■ Exercise brief
Return every line of the material below unchanged, word for word.

A block of data

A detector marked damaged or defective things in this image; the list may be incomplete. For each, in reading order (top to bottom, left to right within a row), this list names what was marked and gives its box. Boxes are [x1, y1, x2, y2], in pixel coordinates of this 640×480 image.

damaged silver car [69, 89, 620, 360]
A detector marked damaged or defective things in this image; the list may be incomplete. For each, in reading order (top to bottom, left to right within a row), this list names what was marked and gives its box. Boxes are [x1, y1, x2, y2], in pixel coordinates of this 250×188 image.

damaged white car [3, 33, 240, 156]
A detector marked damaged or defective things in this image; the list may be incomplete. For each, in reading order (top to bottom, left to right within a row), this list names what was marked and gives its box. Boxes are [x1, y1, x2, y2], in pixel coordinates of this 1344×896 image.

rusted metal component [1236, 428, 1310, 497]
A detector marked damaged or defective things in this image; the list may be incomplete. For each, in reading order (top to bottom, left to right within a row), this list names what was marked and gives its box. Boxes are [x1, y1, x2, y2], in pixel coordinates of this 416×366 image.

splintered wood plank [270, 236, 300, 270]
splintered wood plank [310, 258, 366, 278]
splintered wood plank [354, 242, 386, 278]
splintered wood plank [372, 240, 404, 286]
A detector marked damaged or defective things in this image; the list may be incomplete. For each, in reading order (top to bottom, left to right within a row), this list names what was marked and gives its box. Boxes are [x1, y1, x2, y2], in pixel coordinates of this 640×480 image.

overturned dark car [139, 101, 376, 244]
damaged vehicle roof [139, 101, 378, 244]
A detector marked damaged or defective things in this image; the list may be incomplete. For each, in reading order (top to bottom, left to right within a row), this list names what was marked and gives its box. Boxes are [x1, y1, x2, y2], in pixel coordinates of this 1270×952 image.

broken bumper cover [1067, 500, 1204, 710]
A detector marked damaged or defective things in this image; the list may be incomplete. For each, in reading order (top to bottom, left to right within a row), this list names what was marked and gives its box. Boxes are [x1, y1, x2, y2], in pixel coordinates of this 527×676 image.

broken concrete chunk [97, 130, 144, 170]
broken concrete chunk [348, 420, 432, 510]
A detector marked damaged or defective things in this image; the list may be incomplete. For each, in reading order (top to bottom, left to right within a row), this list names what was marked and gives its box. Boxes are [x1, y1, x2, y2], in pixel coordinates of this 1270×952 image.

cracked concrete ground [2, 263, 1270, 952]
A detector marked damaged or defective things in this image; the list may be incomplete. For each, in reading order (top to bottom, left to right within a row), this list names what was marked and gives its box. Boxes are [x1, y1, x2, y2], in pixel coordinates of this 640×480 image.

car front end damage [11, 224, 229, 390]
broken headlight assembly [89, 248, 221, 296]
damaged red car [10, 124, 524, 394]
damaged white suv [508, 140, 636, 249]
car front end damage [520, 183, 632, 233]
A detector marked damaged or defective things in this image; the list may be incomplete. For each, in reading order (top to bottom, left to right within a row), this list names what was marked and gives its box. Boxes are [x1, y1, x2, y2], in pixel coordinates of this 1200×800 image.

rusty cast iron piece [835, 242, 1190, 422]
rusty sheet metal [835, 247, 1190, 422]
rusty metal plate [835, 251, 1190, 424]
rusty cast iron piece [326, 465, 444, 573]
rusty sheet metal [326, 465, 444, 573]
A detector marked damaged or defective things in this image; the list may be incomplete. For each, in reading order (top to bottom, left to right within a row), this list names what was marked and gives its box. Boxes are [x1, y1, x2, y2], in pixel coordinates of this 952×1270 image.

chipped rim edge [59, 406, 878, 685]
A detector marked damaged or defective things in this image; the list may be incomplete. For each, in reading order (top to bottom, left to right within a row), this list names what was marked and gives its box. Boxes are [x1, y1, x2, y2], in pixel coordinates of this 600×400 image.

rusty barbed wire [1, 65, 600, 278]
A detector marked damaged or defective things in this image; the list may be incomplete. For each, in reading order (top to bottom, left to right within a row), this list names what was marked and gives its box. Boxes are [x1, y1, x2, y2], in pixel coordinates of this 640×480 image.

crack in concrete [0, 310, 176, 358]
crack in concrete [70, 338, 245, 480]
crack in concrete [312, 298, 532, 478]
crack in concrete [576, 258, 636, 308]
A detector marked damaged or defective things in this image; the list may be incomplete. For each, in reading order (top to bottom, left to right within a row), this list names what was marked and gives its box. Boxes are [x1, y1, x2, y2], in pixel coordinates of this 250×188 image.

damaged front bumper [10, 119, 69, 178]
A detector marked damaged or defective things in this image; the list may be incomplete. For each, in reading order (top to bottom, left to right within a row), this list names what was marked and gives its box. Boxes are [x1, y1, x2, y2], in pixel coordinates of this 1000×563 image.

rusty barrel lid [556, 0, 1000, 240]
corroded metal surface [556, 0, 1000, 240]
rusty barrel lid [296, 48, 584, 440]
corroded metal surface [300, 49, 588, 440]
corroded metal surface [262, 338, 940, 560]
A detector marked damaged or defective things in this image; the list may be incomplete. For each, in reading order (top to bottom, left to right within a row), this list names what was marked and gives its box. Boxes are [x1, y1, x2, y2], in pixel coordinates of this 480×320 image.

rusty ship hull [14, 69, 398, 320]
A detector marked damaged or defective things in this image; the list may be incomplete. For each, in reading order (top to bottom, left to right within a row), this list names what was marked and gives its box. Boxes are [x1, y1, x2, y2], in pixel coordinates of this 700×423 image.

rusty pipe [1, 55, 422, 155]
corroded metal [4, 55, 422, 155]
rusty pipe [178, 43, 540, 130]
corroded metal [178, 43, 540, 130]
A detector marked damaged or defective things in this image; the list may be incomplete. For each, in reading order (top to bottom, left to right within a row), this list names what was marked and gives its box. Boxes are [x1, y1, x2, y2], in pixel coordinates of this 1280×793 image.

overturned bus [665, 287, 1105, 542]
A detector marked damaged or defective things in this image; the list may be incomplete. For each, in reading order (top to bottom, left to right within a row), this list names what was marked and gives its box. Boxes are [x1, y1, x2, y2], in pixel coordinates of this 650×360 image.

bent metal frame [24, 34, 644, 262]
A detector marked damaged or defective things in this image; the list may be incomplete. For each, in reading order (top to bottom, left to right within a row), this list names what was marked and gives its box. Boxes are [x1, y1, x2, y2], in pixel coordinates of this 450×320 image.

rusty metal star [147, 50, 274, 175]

■ Solution to this exercise
A detector marked damaged or defective things in this image; the list may be incomplete. For each, in reading order (top to bottom, left to right within a row), this list names what was marked and gives its box. Boxes are [x1, y1, x2, y2], in pixel coordinates of this 640×480 image.

damaged silver car [69, 89, 620, 360]
A detector marked damaged or defective things in this image; the list may be incomplete. For each, in reading order (top to bottom, left to right within a row), this list names what was marked and gives its box. Boxes are [x1, y1, x2, y2], in pixel coordinates of this 250×188 image.

damaged white car [3, 33, 240, 156]
A detector marked damaged or defective things in this image; the list may be incomplete. For each, in reading order (top to bottom, left to right within a row), this list names what was marked and gives its box. Boxes are [x1, y1, x2, y2], in pixel coordinates of this 1344×896 image.

rusted metal component [1236, 428, 1310, 497]
A detector marked damaged or defective things in this image; the list may be incomplete. For each, in reading order (top to bottom, left to right within a row), this list names what was marked and gives its box. Boxes are [x1, y1, x2, y2], in pixel coordinates of this 416×366 image.

splintered wood plank [270, 236, 300, 270]
splintered wood plank [310, 258, 366, 278]
splintered wood plank [354, 242, 386, 278]
splintered wood plank [372, 240, 404, 286]
A detector marked damaged or defective things in this image; the list may be incomplete. For each, in reading order (top to bottom, left to right within a row), this list names what was marked and gives its box. Boxes are [x1, y1, x2, y2], in pixel coordinates of this 640×480 image.

overturned dark car [139, 101, 376, 244]
damaged vehicle roof [139, 101, 378, 244]
A detector marked damaged or defective things in this image; the list may be incomplete. For each, in reading order (top to bottom, left to right within a row), this list names what was marked and gives its box. Boxes are [x1, y1, x2, y2], in pixel coordinates of this 1270×952 image.

broken bumper cover [1067, 500, 1204, 710]
A detector marked damaged or defective things in this image; the list may be incomplete. For each, in reading order (top to bottom, left to right within a row), this list names what was marked and gives its box. Boxes are [x1, y1, x2, y2], in pixel coordinates of this 527×676 image.

broken concrete chunk [97, 130, 144, 170]
broken concrete chunk [348, 420, 432, 510]
A detector marked damaged or defective things in this image; the list may be incomplete. For each, in reading order (top to bottom, left to right within a row), this list names what was marked and gives its box. Boxes are [x1, y1, x2, y2], in pixel coordinates of this 1270×952 image.

cracked concrete ground [2, 263, 1270, 952]
A detector marked damaged or defective things in this image; the list may be incomplete. For each, in reading order (top to bottom, left to right within a row), this list names what was marked and gives its box. Boxes are [x1, y1, x2, y2], in pixel coordinates of this 640×480 image.

car front end damage [11, 224, 229, 390]
broken headlight assembly [89, 248, 221, 296]
damaged red car [10, 124, 524, 394]
damaged white suv [508, 140, 636, 249]
car front end damage [520, 183, 632, 233]
A detector marked damaged or defective things in this image; the list may be incomplete. For each, in reading order (top to bottom, left to right within a row), this list names what was marked and gives its box. Boxes are [x1, y1, x2, y2], in pixel coordinates of this 1200×800 image.

rusty cast iron piece [835, 242, 1190, 422]
rusty sheet metal [835, 247, 1190, 422]
rusty metal plate [835, 251, 1190, 424]
rusty cast iron piece [326, 465, 444, 573]
rusty sheet metal [326, 465, 444, 573]
A detector marked damaged or defective things in this image; the list may be incomplete. For each, in reading order (top to bottom, left to right within a row), this list names what was marked and gives its box. Boxes are [x1, y1, x2, y2], in pixel coordinates of this 952×1270 image.

chipped rim edge [59, 406, 878, 685]
A detector marked damaged or defective things in this image; the list may be incomplete. For each, in reading order (top to bottom, left to right within a row), this list names what was marked and gives its box. Boxes are [x1, y1, x2, y2], in pixel coordinates of this 600×400 image.

rusty barbed wire [1, 65, 600, 278]
A detector marked damaged or defective things in this image; the list may be incomplete. For each, in reading order (top to bottom, left to right within a row), this list names what was marked and gives its box. Boxes are [x1, y1, x2, y2], in pixel coordinates of this 640×480 image.

crack in concrete [0, 310, 176, 358]
crack in concrete [70, 338, 245, 480]
crack in concrete [312, 298, 532, 478]
crack in concrete [576, 258, 636, 308]
A detector marked damaged or defective things in this image; the list may be incomplete. For each, in reading order (top to bottom, left to right within a row), this list names what was marked and gives its box. Boxes are [x1, y1, x2, y2], in pixel coordinates of this 250×188 image.

damaged front bumper [10, 119, 69, 178]
A detector marked damaged or defective things in this image; the list may be incomplete. For each, in reading order (top to bottom, left to right within a row), this list names what was marked and gives its box. Boxes are [x1, y1, x2, y2], in pixel coordinates of this 1000×563 image.

rusty barrel lid [556, 0, 1000, 240]
corroded metal surface [556, 0, 1000, 240]
rusty barrel lid [296, 48, 584, 440]
corroded metal surface [300, 49, 588, 440]
corroded metal surface [262, 338, 940, 560]
A detector marked damaged or defective things in this image; the list may be incomplete. For each, in reading order (top to bottom, left to right within a row), this list names what was marked and gives its box. Boxes are [x1, y1, x2, y2], in pixel coordinates of this 480×320 image.

rusty ship hull [14, 69, 398, 320]
A detector marked damaged or defective things in this image; the list may be incomplete. For each, in reading order (top to bottom, left to right within a row), this list names what was marked and gives its box. Boxes are [x1, y1, x2, y2], in pixel coordinates of this 700×423 image.

rusty pipe [1, 55, 422, 155]
corroded metal [4, 55, 422, 155]
rusty pipe [178, 43, 540, 130]
corroded metal [178, 43, 540, 130]
A detector marked damaged or defective things in this image; the list may be incomplete. For each, in reading order (top to bottom, left to right within a row), this list names what was marked and gives its box. Boxes are [x1, y1, x2, y2], in pixel coordinates of this 1280×793 image.

overturned bus [665, 287, 1105, 542]
A detector marked damaged or defective things in this image; the list may be incomplete. For each, in reading order (top to bottom, left to right within a row), this list names what was marked and gives its box. Boxes are [x1, y1, x2, y2], in pixel coordinates of this 650×360 image.

bent metal frame [24, 34, 644, 262]
A detector marked damaged or defective things in this image; the list may be incomplete. For each, in reading order (top to bottom, left to right within a row), this list names what was marked and gives its box. Boxes are [x1, y1, x2, y2], in pixel coordinates of this 450×320 image.

rusty metal star [147, 50, 274, 175]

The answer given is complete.